-- DATA TO USE follows --

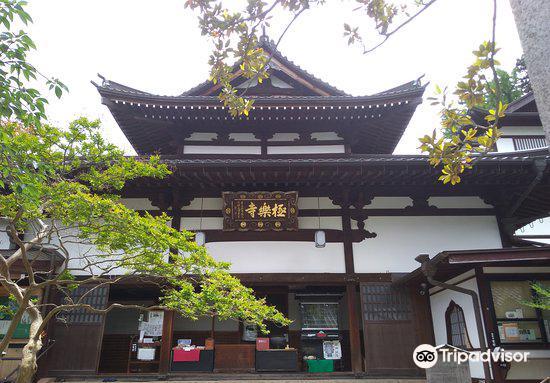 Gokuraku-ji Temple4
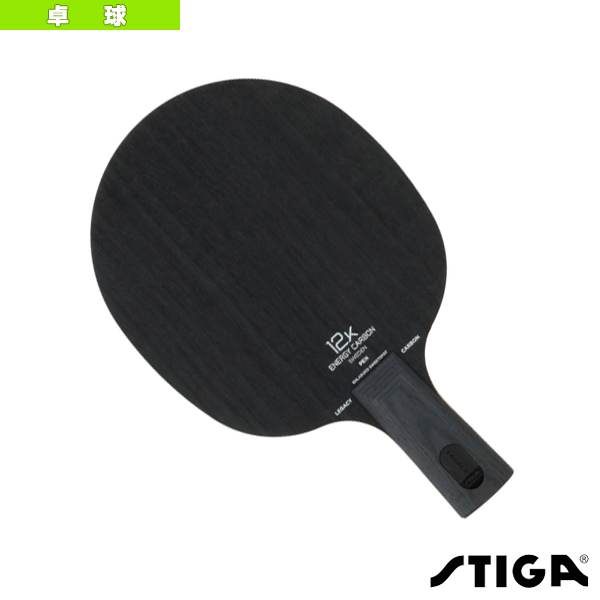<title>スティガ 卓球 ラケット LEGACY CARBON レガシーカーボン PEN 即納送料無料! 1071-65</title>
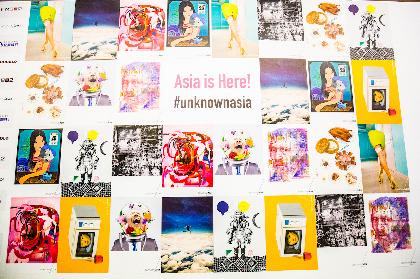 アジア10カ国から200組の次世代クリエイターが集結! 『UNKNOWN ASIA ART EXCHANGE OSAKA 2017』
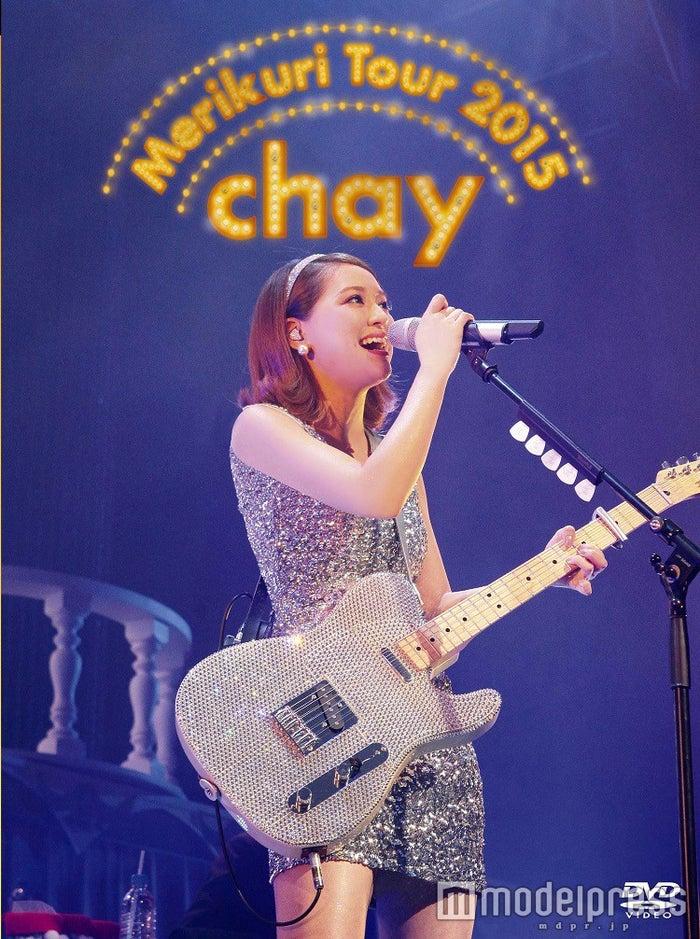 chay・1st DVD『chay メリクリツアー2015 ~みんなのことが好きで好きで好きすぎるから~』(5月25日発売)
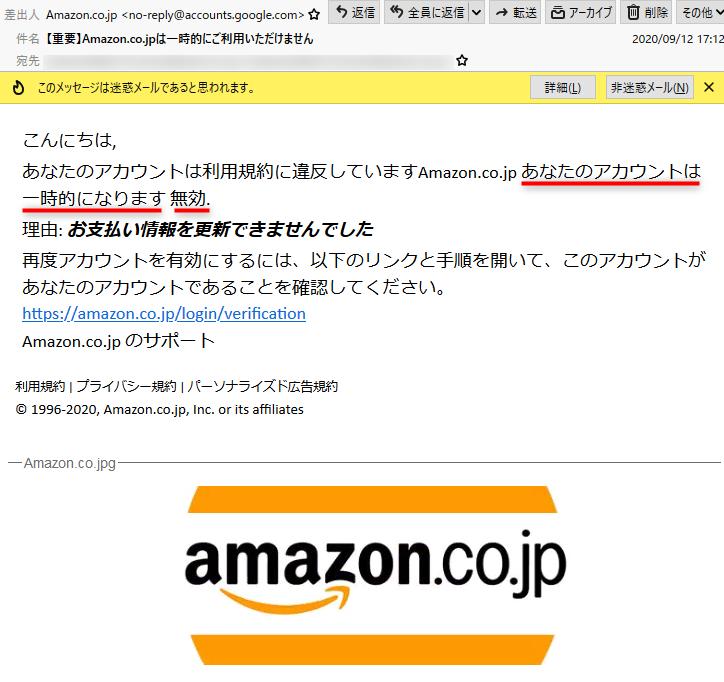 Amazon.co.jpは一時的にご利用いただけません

-- DATA TO USE concluded --

PROBLEM DESCRIPTION: The aim is an exact repeat of the entire listing, stripped of pictures.

SOLVED EXERCISE:
 Gokuraku-ji Temple4
<title>スティガ 卓球 ラケット LEGACY CARBON レガシーカーボン PEN 即納送料無料! 1071-65</title>
 アジア10カ国から200組の次世代クリエイターが集結! 『UNKNOWN ASIA ART EXCHANGE OSAKA 2017』
 chay・1st DVD『chay メリクリツアー2015 ~みんなのことが好きで好きで好きすぎるから~』(5月25日発売)
 Amazon.co.jpは一時的にご利用いただけません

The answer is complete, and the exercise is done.